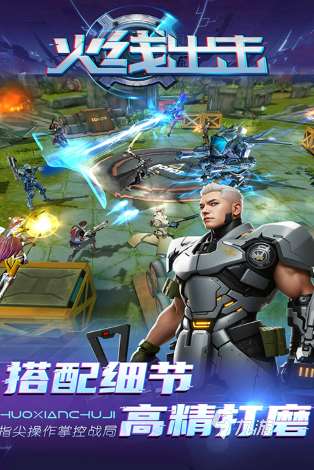 世界上最好玩射擊手游是什么手游 2025好玩的射擊游戲大全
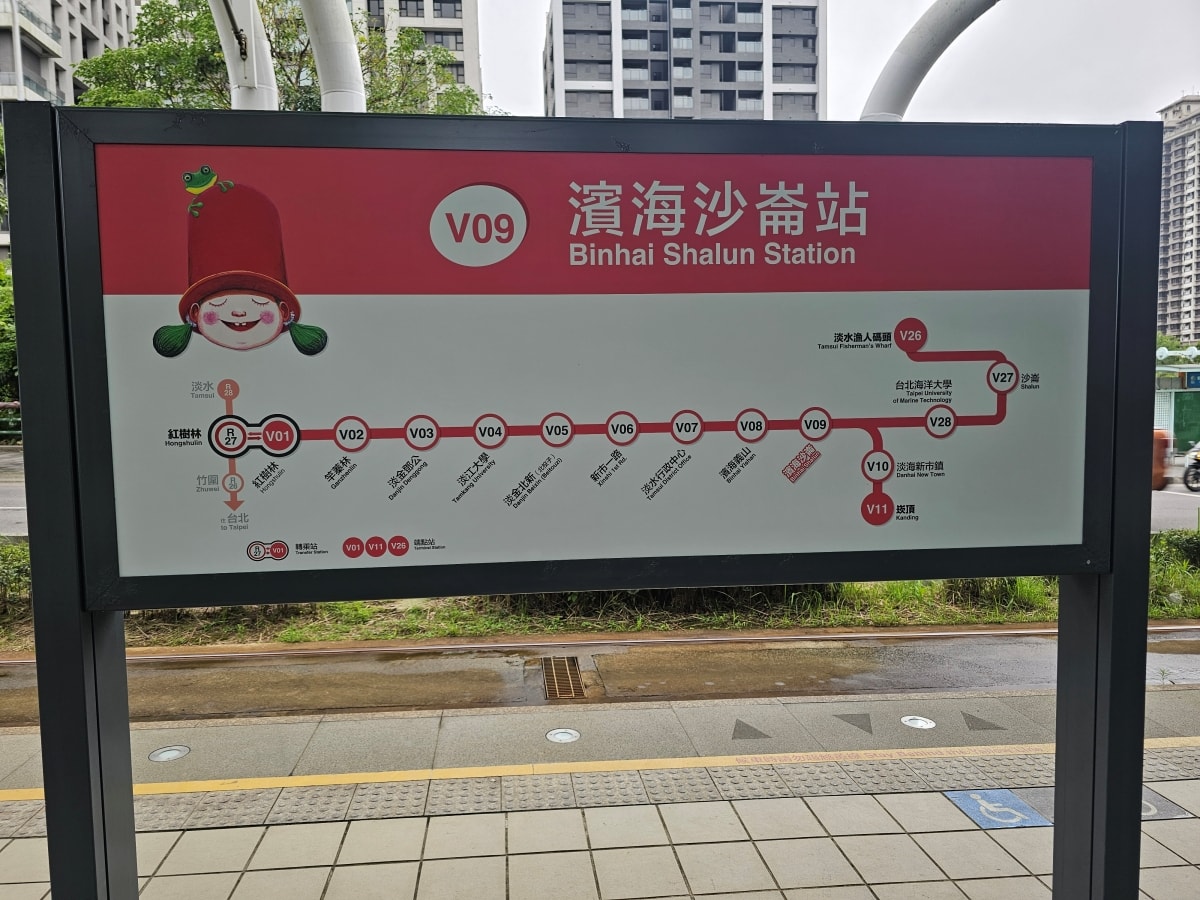 【台北捷運】淡江大橋慶通車&淡海輕軌初體驗 - 第25張圖 【台北捷運】淡江大橋慶通車&淡海輕軌初體驗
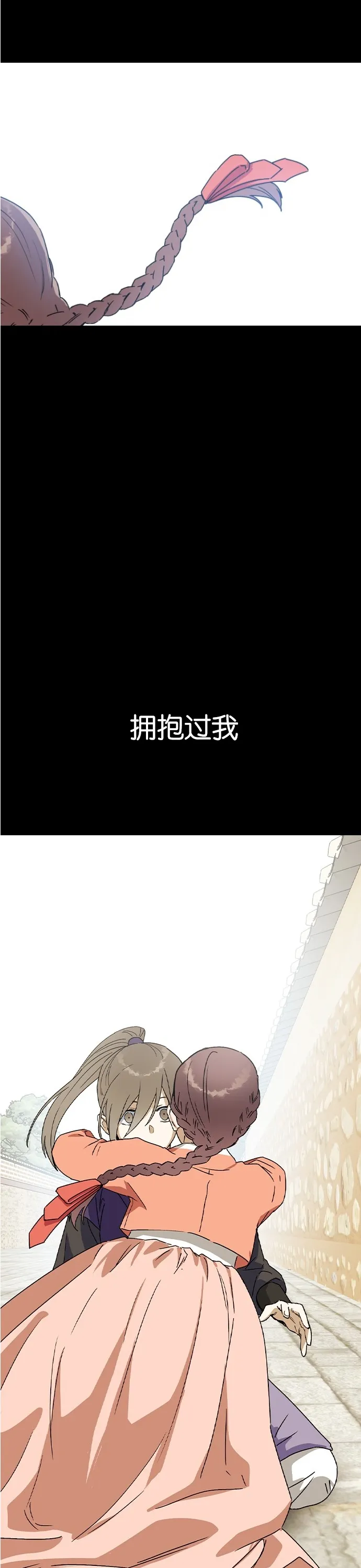 第14话 第2页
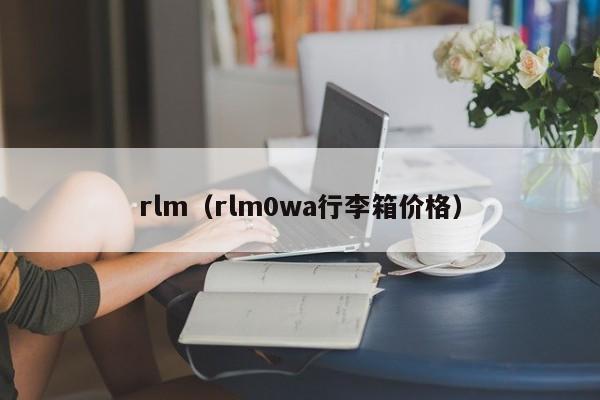 rlm(rlm0wa行李箱价格)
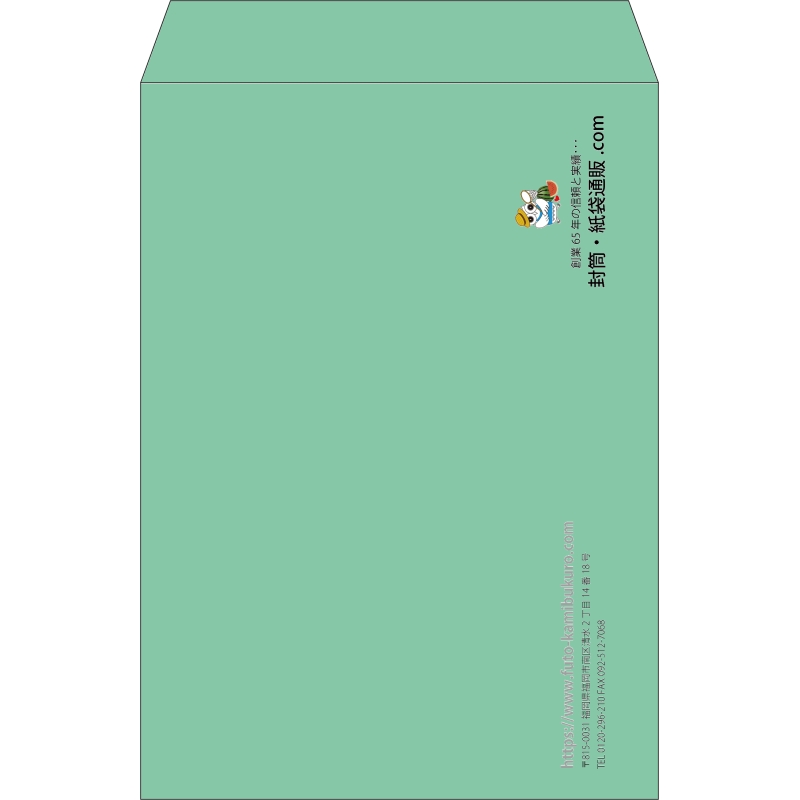 【既製品】角2(240x332mm)（〒枠なし）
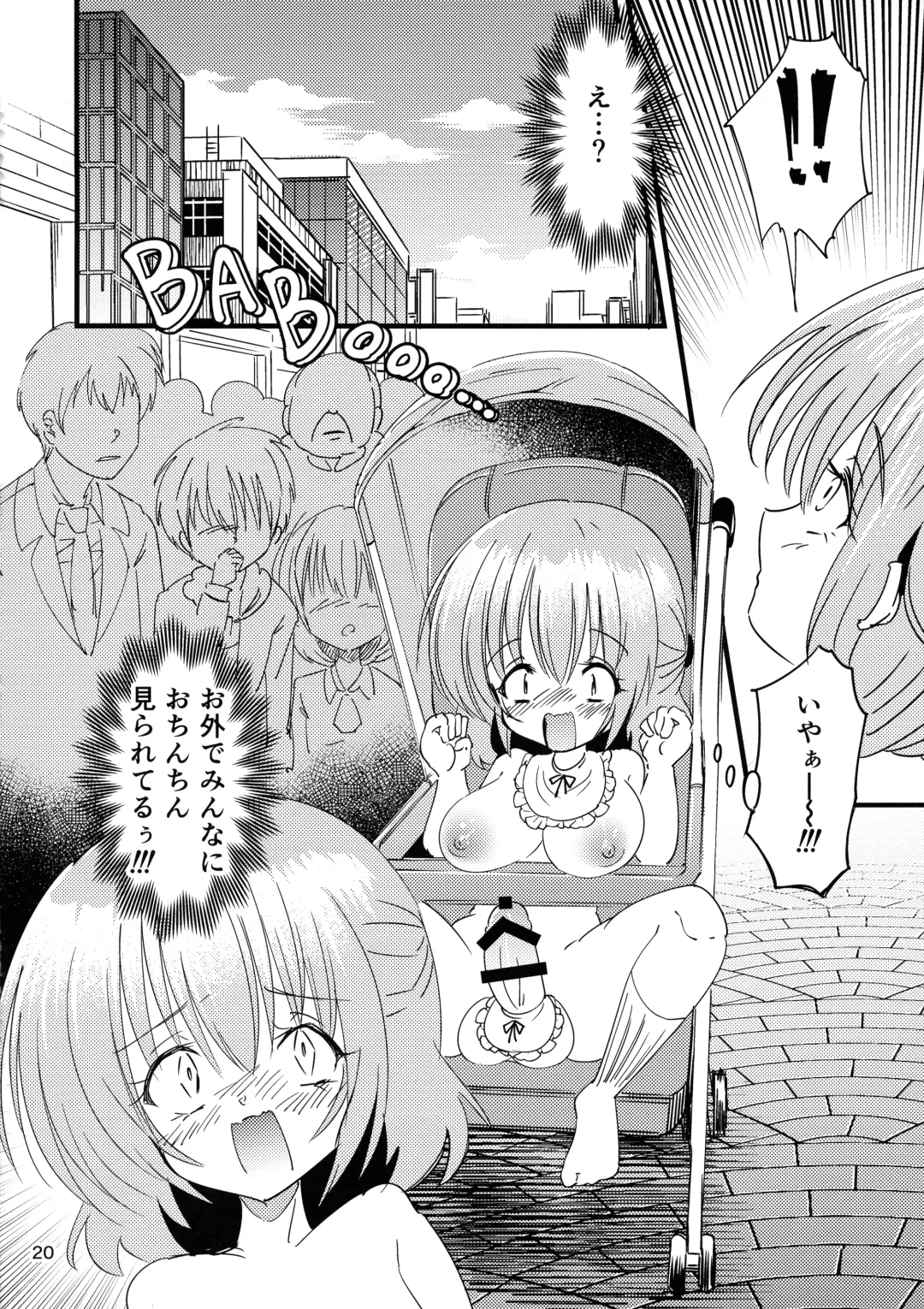 Futanari Aka-chan Kyouki no Saimin Orusuban Fhentai - Page 20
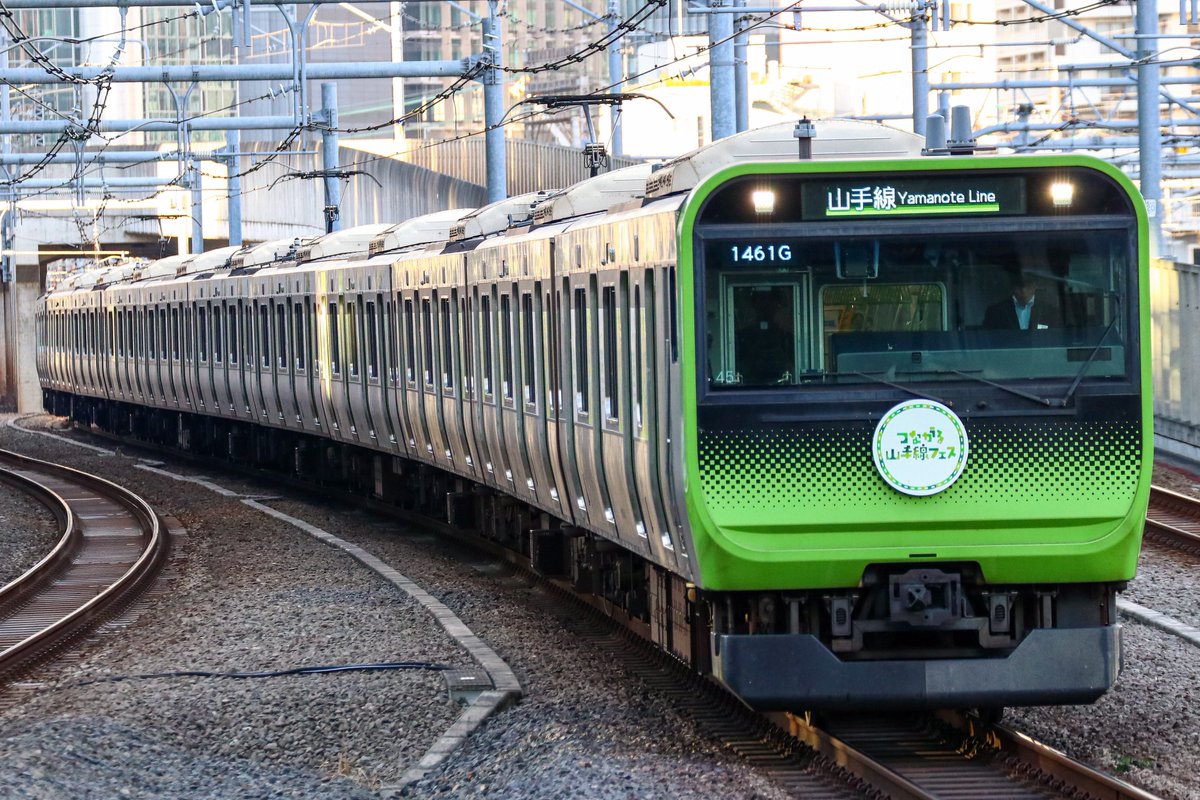 YoshiSeto54090's tweet photo. 2026.10.17
1461G
外回り
E235系 トウ45編成 つながる山手線フェスHM https://t.co/GoMmm5tnHb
○ ○ ○ ○ ○
Return every entry unchanged and skip the pictures.

 世界上最好玩射擊手游是什么手游 2025好玩的射擊游戲大全
 【台北捷運】淡江大橋慶通車&淡海輕軌初體驗 - 第25張圖 【台北捷運】淡江大橋慶通車&淡海輕軌初體驗
 第14话 第2页
 rlm(rlm0wa行李箱价格)
 【既製品】角2(240x332mm)（〒枠なし）
 Futanari Aka-chan Kyouki no Saimin Orusuban Fhentai - Page 20
 YoshiSeto54090's tweet photo. 2026.10.17
1461G
外回り
E235系 トウ45編成 つながる山手線フェスHM https://t.co/GoMmm5tnHb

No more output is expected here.